„Wir werden Effizienzgewinne im Strafvollzug erreichen durch Einsparungen von Personalkosten“! Mit diesem Satz hat der Finanzsenator in einem Interview mit der Berliner Morgenpost personelle Sparmaßnahmen für den Justizvollzug angekündigt. Nach Informationen will die Finanzverwaltung in den nächsten Jahren bis zu 400 Stellen im Justizvollzug einsparen. Im Morgenpost Interview am 30. Mai 2011 kündigte Dr. Nußbaum die Einsparungen an, ohne konkrete Zahlen zu nennen.
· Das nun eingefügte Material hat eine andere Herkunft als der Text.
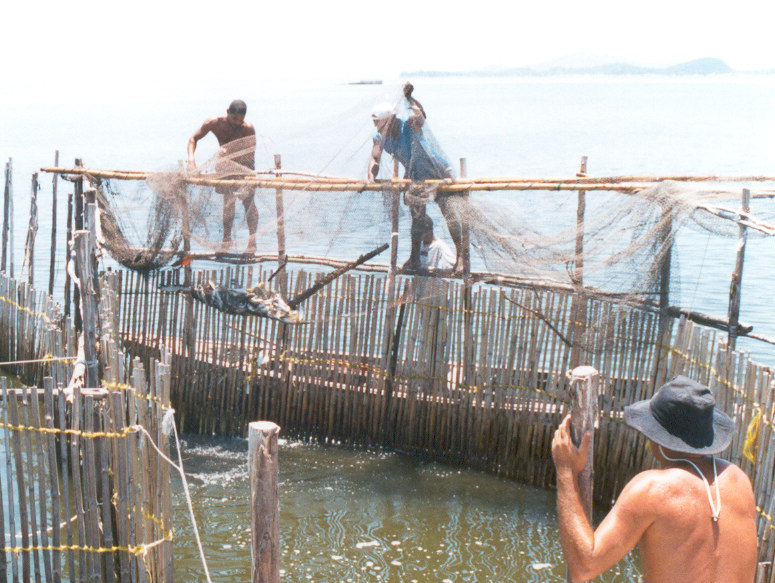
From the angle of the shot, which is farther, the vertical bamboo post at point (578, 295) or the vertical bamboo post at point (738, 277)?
the vertical bamboo post at point (578, 295)

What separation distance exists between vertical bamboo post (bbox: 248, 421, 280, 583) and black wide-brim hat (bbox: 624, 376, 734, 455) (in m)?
1.70

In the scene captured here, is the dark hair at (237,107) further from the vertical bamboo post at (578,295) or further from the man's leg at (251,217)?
the vertical bamboo post at (578,295)

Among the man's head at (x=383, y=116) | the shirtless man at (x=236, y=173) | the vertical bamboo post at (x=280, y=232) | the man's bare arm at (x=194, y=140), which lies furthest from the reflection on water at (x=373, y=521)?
the man's head at (x=383, y=116)

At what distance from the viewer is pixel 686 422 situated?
3.66 metres

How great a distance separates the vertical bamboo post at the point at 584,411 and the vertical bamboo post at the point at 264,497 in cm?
139

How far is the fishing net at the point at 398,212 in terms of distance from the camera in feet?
25.1

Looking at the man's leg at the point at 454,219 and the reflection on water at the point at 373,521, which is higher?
the man's leg at the point at 454,219

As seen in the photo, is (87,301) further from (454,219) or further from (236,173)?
(454,219)

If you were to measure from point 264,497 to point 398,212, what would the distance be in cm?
495

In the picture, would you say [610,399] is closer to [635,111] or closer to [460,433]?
[460,433]

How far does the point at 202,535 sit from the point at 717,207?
16.9ft

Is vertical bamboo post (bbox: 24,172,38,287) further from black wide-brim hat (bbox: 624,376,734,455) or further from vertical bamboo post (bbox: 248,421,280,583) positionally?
black wide-brim hat (bbox: 624,376,734,455)

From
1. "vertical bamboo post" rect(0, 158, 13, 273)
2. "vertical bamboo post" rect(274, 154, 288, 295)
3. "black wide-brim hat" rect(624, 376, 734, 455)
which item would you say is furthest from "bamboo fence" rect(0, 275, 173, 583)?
"vertical bamboo post" rect(0, 158, 13, 273)

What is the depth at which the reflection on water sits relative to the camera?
7.54 meters
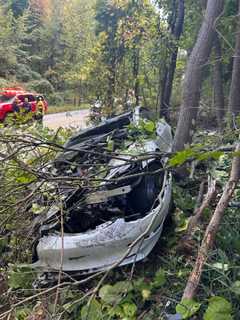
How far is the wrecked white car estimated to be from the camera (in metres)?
2.90

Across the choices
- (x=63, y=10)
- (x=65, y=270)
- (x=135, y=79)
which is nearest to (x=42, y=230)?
(x=65, y=270)

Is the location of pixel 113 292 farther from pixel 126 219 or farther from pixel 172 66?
pixel 172 66

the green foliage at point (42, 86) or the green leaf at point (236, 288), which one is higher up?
the green foliage at point (42, 86)

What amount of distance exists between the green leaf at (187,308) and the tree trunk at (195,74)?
2876 millimetres

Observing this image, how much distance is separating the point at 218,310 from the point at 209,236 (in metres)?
0.46

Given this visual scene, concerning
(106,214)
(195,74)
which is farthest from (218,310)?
(195,74)

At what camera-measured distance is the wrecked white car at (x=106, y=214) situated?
9.53 feet

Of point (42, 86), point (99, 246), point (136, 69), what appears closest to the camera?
point (99, 246)

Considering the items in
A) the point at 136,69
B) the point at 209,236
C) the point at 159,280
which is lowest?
the point at 159,280

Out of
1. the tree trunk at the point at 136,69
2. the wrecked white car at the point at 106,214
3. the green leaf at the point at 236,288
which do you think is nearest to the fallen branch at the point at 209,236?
the green leaf at the point at 236,288

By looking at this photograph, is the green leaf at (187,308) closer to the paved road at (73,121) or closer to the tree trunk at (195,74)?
the tree trunk at (195,74)

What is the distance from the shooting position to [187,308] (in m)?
2.24

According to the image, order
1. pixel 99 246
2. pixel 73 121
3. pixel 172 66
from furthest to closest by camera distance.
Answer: pixel 73 121 → pixel 172 66 → pixel 99 246

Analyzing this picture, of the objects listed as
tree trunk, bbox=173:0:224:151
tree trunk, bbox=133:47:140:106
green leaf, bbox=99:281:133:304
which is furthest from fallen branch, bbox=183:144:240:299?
tree trunk, bbox=133:47:140:106
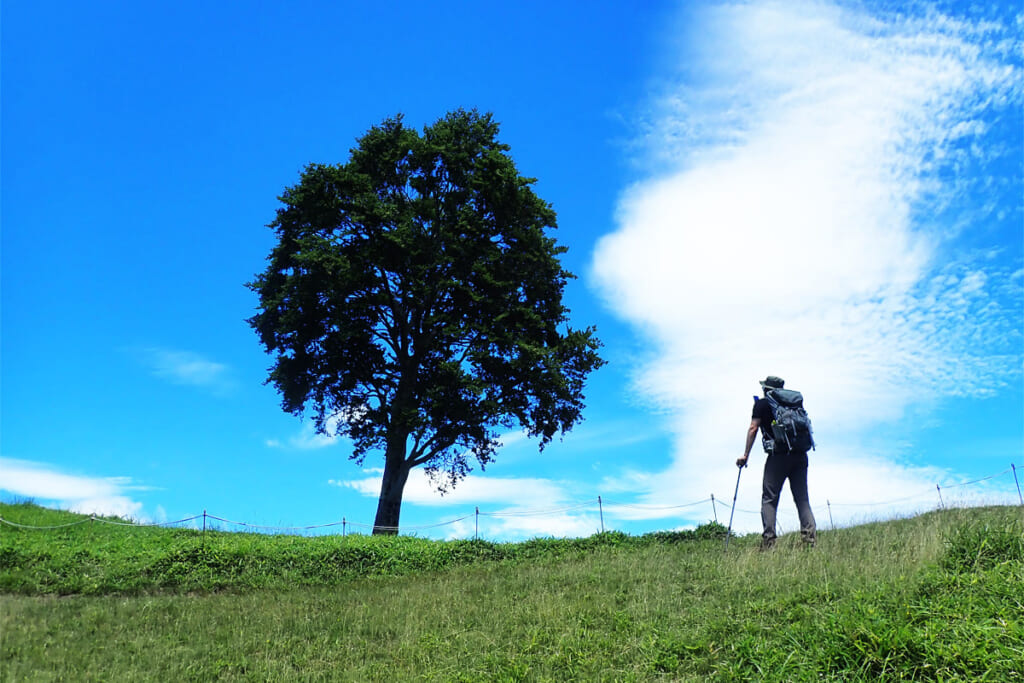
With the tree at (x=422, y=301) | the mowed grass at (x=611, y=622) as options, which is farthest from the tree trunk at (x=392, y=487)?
the mowed grass at (x=611, y=622)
Der BSBD Berlin (Gewerkschaft Strafvollzug) kritisiert diese öffentliche Darstellung eines einzigen Verwaltungsbereiches als Sparschwein des Landeshaushalts. Für den Landesvorsitzenden des BSBD Berlin Thomas Goiny ist die Berechnung ohne Wert, weil sie die Betreuung und Behandlung der Inhaftierten in keinerlei Art und Weise berücksichtigt. „Wir wissen nicht, wie die Finanzverwaltung auf diese Berechnung kommt. Aber sie würden den Justizvollzug mit seiner Arbeit fast zum erliegen bringen. Das kann nicht der Sinn von Sparmaßnahmen sein“, kritisiert Goiny die Veröffentlichung.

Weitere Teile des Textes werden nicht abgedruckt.